*Short problem*
Copy out everything from the line containing "What is the camera" down to the end of the records, changing "raised hand" to "lifted hand" and leaving all else as it is.

───── Material provided ─────

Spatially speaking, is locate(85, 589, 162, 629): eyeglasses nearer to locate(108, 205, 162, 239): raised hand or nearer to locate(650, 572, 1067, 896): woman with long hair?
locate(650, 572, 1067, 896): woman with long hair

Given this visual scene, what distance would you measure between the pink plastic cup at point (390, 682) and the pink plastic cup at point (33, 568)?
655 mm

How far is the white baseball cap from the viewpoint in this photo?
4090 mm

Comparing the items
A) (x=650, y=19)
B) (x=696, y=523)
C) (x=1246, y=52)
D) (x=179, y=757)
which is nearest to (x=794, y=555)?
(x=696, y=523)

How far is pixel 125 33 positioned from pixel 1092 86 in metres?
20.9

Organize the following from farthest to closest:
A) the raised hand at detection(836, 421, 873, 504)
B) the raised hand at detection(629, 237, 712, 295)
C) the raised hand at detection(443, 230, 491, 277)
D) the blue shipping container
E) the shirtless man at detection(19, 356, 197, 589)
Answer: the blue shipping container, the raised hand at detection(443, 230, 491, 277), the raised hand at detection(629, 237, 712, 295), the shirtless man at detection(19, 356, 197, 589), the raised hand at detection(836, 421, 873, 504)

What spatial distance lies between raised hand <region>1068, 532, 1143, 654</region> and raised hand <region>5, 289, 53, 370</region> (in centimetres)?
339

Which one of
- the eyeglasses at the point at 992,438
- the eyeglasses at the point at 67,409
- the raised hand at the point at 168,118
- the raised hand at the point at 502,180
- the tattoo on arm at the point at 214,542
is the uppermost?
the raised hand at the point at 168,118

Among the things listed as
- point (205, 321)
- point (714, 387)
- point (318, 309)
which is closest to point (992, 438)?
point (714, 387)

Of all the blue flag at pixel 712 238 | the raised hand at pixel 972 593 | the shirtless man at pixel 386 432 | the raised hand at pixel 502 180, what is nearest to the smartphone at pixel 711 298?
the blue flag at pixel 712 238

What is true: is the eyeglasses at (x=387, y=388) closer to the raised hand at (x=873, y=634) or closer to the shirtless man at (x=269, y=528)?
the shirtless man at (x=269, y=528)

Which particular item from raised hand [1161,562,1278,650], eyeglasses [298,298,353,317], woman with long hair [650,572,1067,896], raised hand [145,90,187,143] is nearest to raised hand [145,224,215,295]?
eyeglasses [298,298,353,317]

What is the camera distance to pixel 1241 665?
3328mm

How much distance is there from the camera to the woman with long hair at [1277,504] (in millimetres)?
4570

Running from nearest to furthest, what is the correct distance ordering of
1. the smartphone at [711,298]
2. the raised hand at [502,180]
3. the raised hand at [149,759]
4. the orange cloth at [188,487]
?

─────

*Written response*
What is the camera distance to pixel 1241 665?
3328mm

How much distance is there from the camera to the woman with long hair at [1277,504] (in millimetres)?
4570

Running from nearest to furthest, what is the correct distance ordering of
1. the smartphone at [711,298]
2. the lifted hand at [502,180]
3. the lifted hand at [149,759]
4. the orange cloth at [188,487]
?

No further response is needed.